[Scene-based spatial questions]

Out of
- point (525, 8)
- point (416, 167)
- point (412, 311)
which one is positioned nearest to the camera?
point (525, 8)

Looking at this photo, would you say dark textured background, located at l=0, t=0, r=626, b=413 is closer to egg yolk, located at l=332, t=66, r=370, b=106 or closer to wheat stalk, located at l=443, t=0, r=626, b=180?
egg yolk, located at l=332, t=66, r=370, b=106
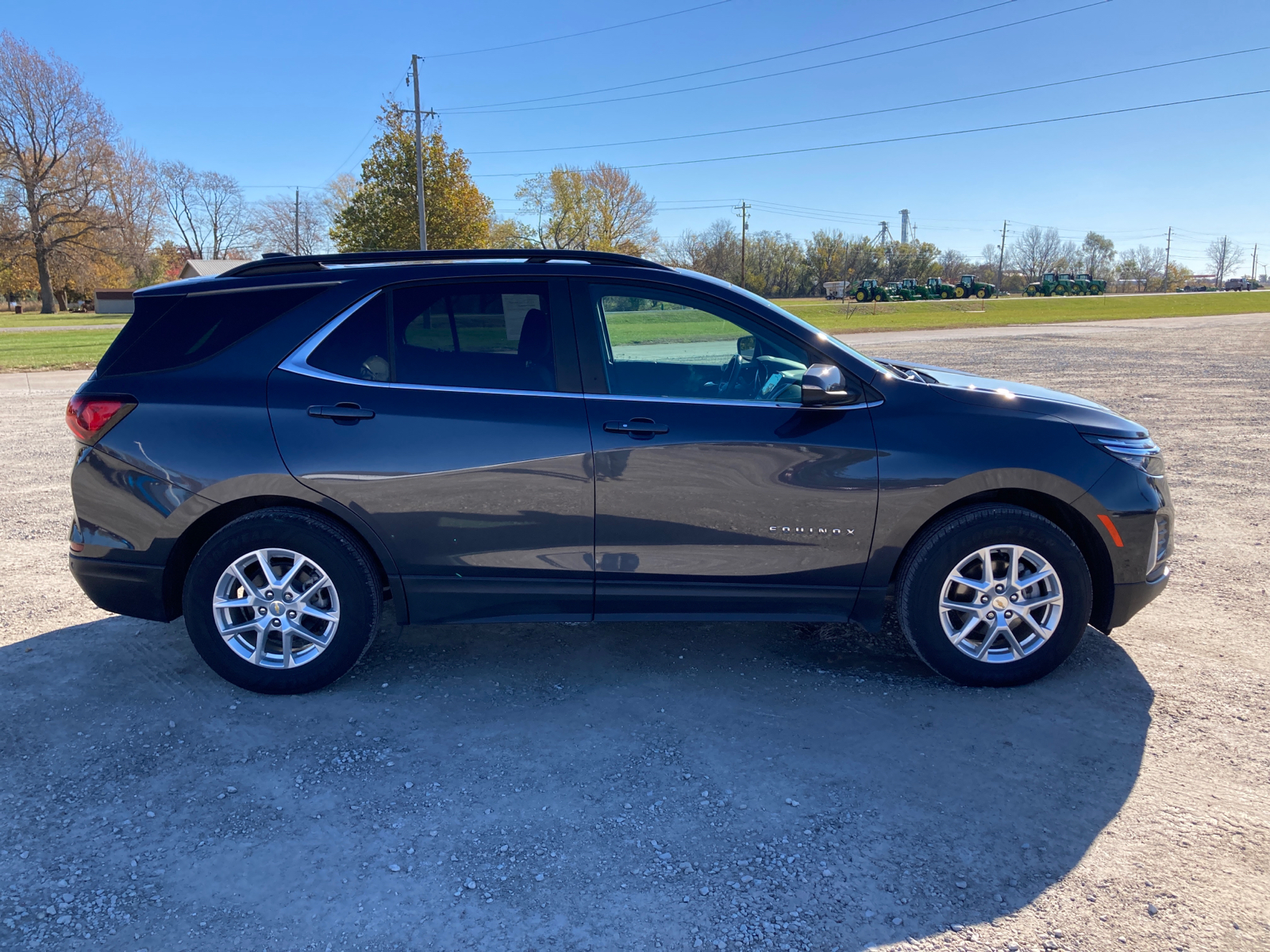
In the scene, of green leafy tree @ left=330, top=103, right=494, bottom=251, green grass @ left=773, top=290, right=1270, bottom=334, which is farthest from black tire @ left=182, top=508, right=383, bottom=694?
green leafy tree @ left=330, top=103, right=494, bottom=251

#### What needs to be done
Reproduce every one of the rows above word for word, leaving out the picture.

#### Result below
Out of
- point (525, 8)
- point (416, 167)
- point (412, 311)
which one is positioned nearest to the camera?
point (525, 8)

Looking at this photo, would you say dark textured background, located at l=0, t=0, r=626, b=413 is closer to egg yolk, located at l=332, t=66, r=370, b=106 or closer to wheat stalk, located at l=443, t=0, r=626, b=180?
egg yolk, located at l=332, t=66, r=370, b=106
In the scene, of green leafy tree @ left=330, top=103, right=494, bottom=251, green grass @ left=773, top=290, right=1270, bottom=334, which is farthest from black tire @ left=182, top=508, right=383, bottom=694?
green leafy tree @ left=330, top=103, right=494, bottom=251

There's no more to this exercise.